* Objectifs:
1 - Transformez en liste le paragraphe de l’entretien sur la bande dessinée qui commence par « C’est vrai que son style graphique », en gardant ses faits principaux.
2 - Indiquez si chaque affirmation s’accorde avec l’entretien sur la bande dessinée, en répondant par oui ou non et en citant les mots décisifs : (a) la personne interrogée est satisfaite de la couverture du tome 1 ; (b) Spirou a bien supporté le passage de ses différents auteurs ; (c) l’erreur dans la reprise consiste à inventer de nouveaux personnages.
3 - Prolongez l’entretien sur la bande dessinée au-delà de sa dernière phrase.

==== Document ====

L’accueil de El Spectro 2 est très positif, un libraire était enchanté parce que grâce à ta couverture spectaculaire, cela se vendait comme des petits pains aussi auprès des amateurs de bagnoles, ne serais-tu pas tenté de revoir la couverture du tome 1 ?

-Oh, si tu savais! Je casse sans arrêt les oreilles de nos éditeurs du Lombard depuis sa sortie en 2011! Je n’ai jamais été satisfait de la couverture. Les couleurs sont sorties complètement écrasées, et la maquette manque de “Oumph!” J’avais proposé plusieurs maquettes de style plus vintage avant celle qu’on m’a finalement imposée. On ne saisissait pas bien, au Lombard, qu’avec Spectro il faut aller “vintage” jusqu’au bout! Ce qu’on a enfin pu faire avec la couverture du tome 2!


Apparemment tu te revendiques de l’école de Marcinelle de par ton style mais tu rends aussi hommage à Jean Graton. Son style était plutôt très raide, non ? Ou son style n’a pas d’importance mais tu apprécies Michel Vaillant ?

-C’est vrai que son style graphique a un peu mal vieilli de par sa raideur, mais bon sang! Quelle rigueur dans la documentation! Et Graton arrivait superbement à rendre l’ambiance fébrile de la foule, il y a des gens PARTOUT dans les BD de Michel Vaillant! Ce n’est pas si évident à faire, surtout à le faire aussi bien! Il y a énormément de bonnes choses dans les albums de Graton! Pour ma part, je préfère ceux des années 60. Et les relations entre les personnages sont vraiment intéressantes! Il y a une recherche psychologique assez poussée, ce qui n’était pas du tout courant à l’époque! Je ne sais pas si on a poursuivi dans cette veine, surtout depuis que son fils a repris le flambeau, car je ne lis plus les nouveaux albums depuis longtemps...

Que penses-tu de toutes ces séries qu’on reprend (Blake & Mortimer, Spirou, bientôt Bob Morane, Michel Vaillant) tu ne trouves pas que si on a arrêté de les faire c’est parce qu’elles avaient vécu leur vie ?

-Je ne sais pas... En fait, je pense que certaines séries se prêtent mieux à la reprise que d’autres... Si Spirou a merveilleusement supporté le passage de ses différents auteurs, même après Franquin!... c’est qu’on a continué à faire évoluer la série et à la doter de nouveaux personnages, de nouvelles intrigues sortant des cadres de ce qui avait été fait avant. Je pense que l’erreur dans la reprise, est de “singer”l’auteur original. Mais il y a des créateurs qui ont imprégné toute leur Oeuvre avec leur personnalité, comme Hergé, Jacobs, Peyo... Il serait impensable de voir les Schtroumpfs dessinés dans un autre style. Blake et Mortimer, et Tintin, pareil. Ça ne deviendrait que des parodies, puisque toute l’oeuvre est d’un même style... Mais ce faisant, les repreneurs sont condamnés à rester prisonniers d’un univers qui n’est pas le leur, ne pouvant faire évoluer ce petit monde dans une direction qui leur serait plus personnelle, telle que Franquin pu le faire avec Spirou... C’est dommage, mais c’est ainsi. Je crois que, dans ce cas, tant qu’à ne restituer que ce qui a déjà été fait avant par le créateur original, il vaut mieux ne pas poursuivre cette oeuvre. Ça ne lui apportera rien de nouveau, et autre que commercial, je n’y vois aucun intérêt...

==== Données fournies ====

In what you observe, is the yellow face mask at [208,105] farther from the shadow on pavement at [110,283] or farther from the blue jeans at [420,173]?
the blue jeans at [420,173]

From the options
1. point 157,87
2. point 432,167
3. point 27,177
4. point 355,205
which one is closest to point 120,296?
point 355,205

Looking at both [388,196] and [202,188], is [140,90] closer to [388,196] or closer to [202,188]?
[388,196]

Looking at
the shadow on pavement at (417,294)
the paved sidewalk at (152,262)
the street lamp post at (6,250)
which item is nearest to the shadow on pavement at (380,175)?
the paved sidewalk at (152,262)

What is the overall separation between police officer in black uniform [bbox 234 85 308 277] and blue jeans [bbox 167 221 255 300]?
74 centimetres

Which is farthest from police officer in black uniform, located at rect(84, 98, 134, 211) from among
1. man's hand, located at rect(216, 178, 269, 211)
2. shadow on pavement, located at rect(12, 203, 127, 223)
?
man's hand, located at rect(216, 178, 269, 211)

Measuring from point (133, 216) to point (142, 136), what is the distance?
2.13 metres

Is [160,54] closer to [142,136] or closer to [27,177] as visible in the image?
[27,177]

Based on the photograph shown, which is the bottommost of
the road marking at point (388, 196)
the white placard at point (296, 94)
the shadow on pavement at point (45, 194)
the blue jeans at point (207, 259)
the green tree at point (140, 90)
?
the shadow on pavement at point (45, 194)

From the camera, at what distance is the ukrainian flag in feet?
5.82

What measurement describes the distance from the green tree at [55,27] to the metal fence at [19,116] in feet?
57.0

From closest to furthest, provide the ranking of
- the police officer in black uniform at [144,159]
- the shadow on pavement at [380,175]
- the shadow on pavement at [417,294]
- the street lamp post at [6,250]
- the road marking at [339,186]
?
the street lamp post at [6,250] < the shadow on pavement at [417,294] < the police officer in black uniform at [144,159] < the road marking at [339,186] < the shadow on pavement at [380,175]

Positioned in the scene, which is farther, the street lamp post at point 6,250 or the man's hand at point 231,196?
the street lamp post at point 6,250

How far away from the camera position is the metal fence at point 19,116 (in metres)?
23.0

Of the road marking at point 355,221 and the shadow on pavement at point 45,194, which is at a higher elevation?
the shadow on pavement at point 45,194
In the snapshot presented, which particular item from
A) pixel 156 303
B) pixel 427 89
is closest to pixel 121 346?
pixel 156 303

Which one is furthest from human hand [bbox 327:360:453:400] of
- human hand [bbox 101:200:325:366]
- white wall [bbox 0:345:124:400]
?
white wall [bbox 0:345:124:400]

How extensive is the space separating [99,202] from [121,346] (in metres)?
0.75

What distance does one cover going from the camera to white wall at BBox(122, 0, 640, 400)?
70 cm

====

* Corrigé:
1 -
- Le style graphique de Graton a un peu mal vieilli à cause de sa raideur.
- Sa documentation est d’une grande rigueur.
- Il rendait superbement l’ambiance fébrile de la foule : il y a des gens partout dans les BD de Michel Vaillant, ce qui n’est pas évident à faire aussi bien.
- Ses albums contiennent énormément de bonnes choses, et la personne interrogée préfère ceux des années 60.
- Les relations entre les personnages sont vraiment intéressantes, avec une recherche psychologique assez poussée, peu courante à l’époque.
- La personne interrogée ne lit plus les nouveaux albums depuis longtemps et ignore si cette veine a été poursuivie depuis la reprise par le fils de Graton.

2 -
(a) Non : « Je n’ai jamais été satisfait de la couverture. »
(b) Oui : « Si Spirou a merveilleusement supporté le passage de ses différents auteurs »
(c) Non : « Je pense que l’erreur dans la reprise, est de “singer”l’auteur original. »

3 -
Je te verrais bien reprendre Tif et Tondu ? Et pourquoi pas Gil Jourdan ?

-Encore là, comme je le disais, l’intérêt n’en serait que commercial, je pense... La reconnaissance du nom de ces séries est telle qu’aujourd’hui le succès serait forcément au rendez-vous, mais comment peut-on s’imaginer faire aussi bien, ou mieux, que Will et Tillieux? Pourtant, si on ne croit pas qu’on peut faire aussi bien, ou mieux, et si on ne nous permets pas de faire différemment de Will et Tillieux, ça ne vaut pas la peine de s’y essayer. Je ne pense pas que je ferais mieux qu’eux, et j’imagine mal qu’on me laisserait faire différemment. C’est pourquoi je préfère créer des personnages dans la lignée de ces héros classiques, comme Simon Nian et maintenant Spectro, et avoir les coudées franches pour créer un univers sans avoir à porter d’œillères.


Un talent comme le tien, c’est inné ou cela a demandé du travail ?

-Ahah! J’aimerais tellement que ce soit inné, mais déjà, je ne crois pas tellement au“talent”!... Non, je crois en l’aptitude, et si on reçoit les bons encouragements assez tôt, on a la chance de développer cette aptitude... Rien ne vient tout seul! J’avouerai cependant que j’avais une prédisposition pour ce travail. J’ai encore chez moi ma première BD réalisée à l’âge de 4½ ans!... Depuis aussi loin que je me souvienne, j’ai voulu faire, et j’ai fait de la BD. Mais ce qui est merveilleux, c’est qu’on évolue à notre insu, sans avoir l’impression d’y faire quelque chose! Il faut lire les “Maîtres”, essayer de comprendre ce qui fait que telle BD est si réussie, quels sont les rouages qui font qu’elle fonctionne si bien, puis faire de la BD en essayant d’appliquer ces principes. Mais non, ce n’est pas inné... je travaille beaucoup, me questionne énormément, et recommence encore plus!

La troisième aventure d’El Spectro se déroulera dans le bayou. L’homme sera-t-il toujours confronté au fantastique ?

-Toujours! C’est le propre de l’Univers de Spectro! On ne le surnomme pas “El Fantasma Escarlata” (Le Fantôme Écarlate) pour rien!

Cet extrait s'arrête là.